While we generally think of the four sons as being specific to Passover, the lesson that each of our children thinks in unique ways is relevant year round. This year, the ever-hot debate about what it means to be pro-Israel in Canada makes speaking about the four sons especially important on Yom Ha’atzmaut.

The four sons graph can help us understand our relationship to the State of Israel. During its early years, we, as North American Jews, could support the state of Israel as a tam, rallying behind Israel with the simple faith that the Jewish state was good and its enemies bad. This unflinching and often unsophisticated support united our community. We loved to hear over and over again about the mighty arm of the Israel Defence Forces and its moral perfection.

But now a new child has been born who has heard other stories about Israel. This child is sophisticated and smart, and finds simple arguments about moral perfection off-putting. She asks, “Why should I support a state in which Arabs are second-class citizens, where Ashkenazim hate Sephardim, where the ultra-Orthodox avoid serving the state, and where the rabbinate controls issues of Jewish status?”

She goes to university and joins the boycott, divestment and sanctions (BDS) movement. “Your state is illegitimate,” she says to the community from which she was born.

This child looks at what is wrong with the State of Israel, and asks, “What is all of this to you?”

And the reality is: this child is a growing part of our community. Yet, as problematic as this child’s statements and opinions may be, at least she is engaged in questioning. She is a part of the Jewish quest for truth.

Meanwhile, this child has a sibling who does not care about the story of Jewish destiny and Israel, at all. She is not interested in visiting Israel or reading about the Jewish state. Questions of Jewish identity and survival are irrelevant. She won’t even waste her time to ask the question, “Why should a small country thousands of miles away concern me?”

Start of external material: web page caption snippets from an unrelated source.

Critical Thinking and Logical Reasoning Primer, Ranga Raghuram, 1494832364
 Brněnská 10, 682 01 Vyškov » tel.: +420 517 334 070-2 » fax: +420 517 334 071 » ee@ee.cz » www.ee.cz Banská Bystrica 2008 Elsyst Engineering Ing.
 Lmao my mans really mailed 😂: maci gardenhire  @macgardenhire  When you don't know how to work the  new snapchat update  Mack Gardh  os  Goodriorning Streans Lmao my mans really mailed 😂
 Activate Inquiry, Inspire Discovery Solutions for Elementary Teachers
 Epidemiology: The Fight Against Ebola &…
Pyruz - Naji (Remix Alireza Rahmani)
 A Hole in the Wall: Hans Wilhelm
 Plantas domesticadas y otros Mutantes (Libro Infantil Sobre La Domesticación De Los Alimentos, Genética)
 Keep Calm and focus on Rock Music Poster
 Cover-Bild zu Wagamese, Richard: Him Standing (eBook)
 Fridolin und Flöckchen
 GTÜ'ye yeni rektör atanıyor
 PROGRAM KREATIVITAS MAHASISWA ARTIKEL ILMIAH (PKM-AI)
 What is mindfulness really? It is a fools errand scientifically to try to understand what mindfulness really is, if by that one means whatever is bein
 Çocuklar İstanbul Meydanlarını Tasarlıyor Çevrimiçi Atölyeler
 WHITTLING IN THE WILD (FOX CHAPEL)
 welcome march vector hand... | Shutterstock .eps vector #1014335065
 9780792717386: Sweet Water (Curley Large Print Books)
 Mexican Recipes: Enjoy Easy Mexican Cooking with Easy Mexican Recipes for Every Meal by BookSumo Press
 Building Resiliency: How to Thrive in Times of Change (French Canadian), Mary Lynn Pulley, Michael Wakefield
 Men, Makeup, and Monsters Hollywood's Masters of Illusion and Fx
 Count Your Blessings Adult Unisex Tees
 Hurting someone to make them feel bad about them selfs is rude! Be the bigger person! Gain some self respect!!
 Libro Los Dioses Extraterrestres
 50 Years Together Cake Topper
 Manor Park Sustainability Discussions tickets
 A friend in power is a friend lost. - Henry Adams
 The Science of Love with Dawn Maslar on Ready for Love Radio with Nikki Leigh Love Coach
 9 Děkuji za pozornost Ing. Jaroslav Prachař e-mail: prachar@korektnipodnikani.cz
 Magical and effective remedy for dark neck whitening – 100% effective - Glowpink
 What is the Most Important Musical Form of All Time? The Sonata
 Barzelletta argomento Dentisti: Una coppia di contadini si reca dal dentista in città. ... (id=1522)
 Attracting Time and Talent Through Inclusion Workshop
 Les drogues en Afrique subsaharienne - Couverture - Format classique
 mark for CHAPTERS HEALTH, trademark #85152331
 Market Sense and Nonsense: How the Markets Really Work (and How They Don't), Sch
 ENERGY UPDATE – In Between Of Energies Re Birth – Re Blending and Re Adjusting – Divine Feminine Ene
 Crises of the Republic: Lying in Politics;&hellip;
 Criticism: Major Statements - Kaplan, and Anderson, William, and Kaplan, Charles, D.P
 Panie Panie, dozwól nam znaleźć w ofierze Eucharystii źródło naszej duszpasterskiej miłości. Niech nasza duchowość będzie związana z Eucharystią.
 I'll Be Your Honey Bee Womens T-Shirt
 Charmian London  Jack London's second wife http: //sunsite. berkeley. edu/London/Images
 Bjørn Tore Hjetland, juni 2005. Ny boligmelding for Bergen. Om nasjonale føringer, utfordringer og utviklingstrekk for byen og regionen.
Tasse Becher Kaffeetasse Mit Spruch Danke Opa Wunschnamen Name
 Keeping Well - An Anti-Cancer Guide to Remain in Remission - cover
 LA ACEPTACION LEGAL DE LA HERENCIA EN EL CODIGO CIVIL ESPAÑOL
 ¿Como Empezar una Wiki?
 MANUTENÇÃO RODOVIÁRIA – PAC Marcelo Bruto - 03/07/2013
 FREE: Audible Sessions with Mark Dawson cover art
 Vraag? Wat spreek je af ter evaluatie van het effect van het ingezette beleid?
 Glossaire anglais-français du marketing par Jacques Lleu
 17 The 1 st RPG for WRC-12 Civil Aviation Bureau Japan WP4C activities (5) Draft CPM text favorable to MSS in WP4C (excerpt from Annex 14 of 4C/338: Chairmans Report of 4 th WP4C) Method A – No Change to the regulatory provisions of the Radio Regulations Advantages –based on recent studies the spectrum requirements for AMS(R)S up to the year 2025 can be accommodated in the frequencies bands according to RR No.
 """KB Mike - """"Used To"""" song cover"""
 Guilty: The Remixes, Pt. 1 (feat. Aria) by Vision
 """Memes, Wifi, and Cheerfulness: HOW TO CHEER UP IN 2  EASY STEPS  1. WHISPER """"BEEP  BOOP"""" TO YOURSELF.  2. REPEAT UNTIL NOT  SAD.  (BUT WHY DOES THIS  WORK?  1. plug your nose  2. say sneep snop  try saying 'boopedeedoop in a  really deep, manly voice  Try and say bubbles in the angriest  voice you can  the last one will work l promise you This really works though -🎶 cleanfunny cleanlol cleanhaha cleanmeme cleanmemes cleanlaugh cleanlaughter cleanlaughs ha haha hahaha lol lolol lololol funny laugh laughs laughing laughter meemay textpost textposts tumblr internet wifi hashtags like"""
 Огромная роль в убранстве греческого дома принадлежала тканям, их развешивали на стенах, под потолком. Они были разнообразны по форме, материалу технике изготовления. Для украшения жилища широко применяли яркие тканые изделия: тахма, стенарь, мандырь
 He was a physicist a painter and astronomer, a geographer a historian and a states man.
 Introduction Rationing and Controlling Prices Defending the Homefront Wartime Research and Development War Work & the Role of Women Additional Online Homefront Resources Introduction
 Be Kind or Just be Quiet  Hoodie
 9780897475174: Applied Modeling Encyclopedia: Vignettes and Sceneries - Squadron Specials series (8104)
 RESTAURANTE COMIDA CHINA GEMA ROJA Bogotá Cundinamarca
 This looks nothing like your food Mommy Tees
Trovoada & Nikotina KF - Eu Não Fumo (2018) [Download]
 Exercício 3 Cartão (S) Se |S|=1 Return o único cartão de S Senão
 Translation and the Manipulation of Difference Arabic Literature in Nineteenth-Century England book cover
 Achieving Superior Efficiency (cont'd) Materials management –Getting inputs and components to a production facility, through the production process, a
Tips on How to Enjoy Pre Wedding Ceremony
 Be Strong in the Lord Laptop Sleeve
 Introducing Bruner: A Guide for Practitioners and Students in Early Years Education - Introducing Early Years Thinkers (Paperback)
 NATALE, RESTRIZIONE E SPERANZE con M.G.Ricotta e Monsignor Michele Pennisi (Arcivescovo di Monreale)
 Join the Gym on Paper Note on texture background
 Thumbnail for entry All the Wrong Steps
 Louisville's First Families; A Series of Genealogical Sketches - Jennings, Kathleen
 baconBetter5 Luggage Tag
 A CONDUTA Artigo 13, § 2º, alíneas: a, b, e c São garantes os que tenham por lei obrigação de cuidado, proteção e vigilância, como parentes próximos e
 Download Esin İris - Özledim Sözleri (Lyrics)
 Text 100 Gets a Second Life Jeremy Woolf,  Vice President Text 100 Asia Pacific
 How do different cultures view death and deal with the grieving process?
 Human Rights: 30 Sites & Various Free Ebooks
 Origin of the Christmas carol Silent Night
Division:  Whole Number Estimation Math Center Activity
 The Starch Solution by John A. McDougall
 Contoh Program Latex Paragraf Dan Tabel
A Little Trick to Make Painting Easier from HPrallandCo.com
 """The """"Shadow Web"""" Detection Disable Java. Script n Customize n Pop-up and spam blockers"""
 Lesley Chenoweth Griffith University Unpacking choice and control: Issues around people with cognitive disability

That leaves one last child: the chacham. Who is the chacham? She is both smart and committed to Israel, but her commitment is not simplistic. She recognizes that Israel is composed of human beings who make mistakes. She understands that Israel has police officers for a reason – there are criminals in Israel like in any other state. There are criminals on the streets and in business offices, and sometimes even in army uniforms. Yet, she knows that with all its faults Israel is our greatest hope, and that Israel’s foundations are built upon principles of nationhood that are as legitimate as those of any other state.

The lesson here is that we cannot love Israel if we do not know Israel. We often speak about the centrality of Jewish education. Now, we must also speak about the importance of Israel education. If we teach our children to invest their time and their resources in Israel, they will come to develop deeper connections to it.

Jewish nationalism began around seder tables in Egypt, thousands of years ago. Every generation must sit at its own seder table and confront the challenges of Jewish nationhood in its day. The Zionism that we received from our parents was simple and wholesome, but the Zionism that we pass on to our children must be sophisticated and noble. 

Rabbi Chaim Strauchler is the spiritual leader of Shaarei Shomayim Congregation in Toronto.